YOUR INSTRUCTIONS
Format the lines of the data below as a numbered list, starting at the line containing "What is the distance you" and ending at the line containing "Is the dark", both included. Leave out blank lines and list only these lines.

DATA LISTING
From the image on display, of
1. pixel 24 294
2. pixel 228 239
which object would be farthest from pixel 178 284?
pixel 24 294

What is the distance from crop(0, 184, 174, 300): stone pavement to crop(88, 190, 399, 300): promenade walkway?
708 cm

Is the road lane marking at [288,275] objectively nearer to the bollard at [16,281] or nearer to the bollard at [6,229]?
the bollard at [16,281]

==

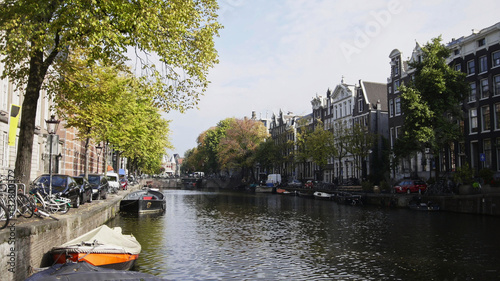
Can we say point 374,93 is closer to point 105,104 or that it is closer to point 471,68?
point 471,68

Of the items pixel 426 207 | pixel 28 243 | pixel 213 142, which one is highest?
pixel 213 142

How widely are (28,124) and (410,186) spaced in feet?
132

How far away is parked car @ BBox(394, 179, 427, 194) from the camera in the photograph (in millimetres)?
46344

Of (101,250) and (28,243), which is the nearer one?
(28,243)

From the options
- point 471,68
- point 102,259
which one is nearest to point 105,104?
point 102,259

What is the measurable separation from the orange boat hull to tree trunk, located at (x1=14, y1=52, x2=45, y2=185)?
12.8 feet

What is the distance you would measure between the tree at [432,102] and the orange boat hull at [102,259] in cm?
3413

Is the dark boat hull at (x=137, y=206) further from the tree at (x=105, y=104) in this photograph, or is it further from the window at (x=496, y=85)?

--

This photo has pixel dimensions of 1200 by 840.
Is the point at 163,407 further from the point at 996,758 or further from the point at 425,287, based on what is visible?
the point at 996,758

ANSWER TO THE EXERCISE
1. What is the distance you would measure between the tree at [432,102] and the orange boat hull at [102,259] in cm?
2. 3413
3. Is the dark boat hull at (x=137, y=206) further from the tree at (x=105, y=104) in this photograph, or is it further from the window at (x=496, y=85)?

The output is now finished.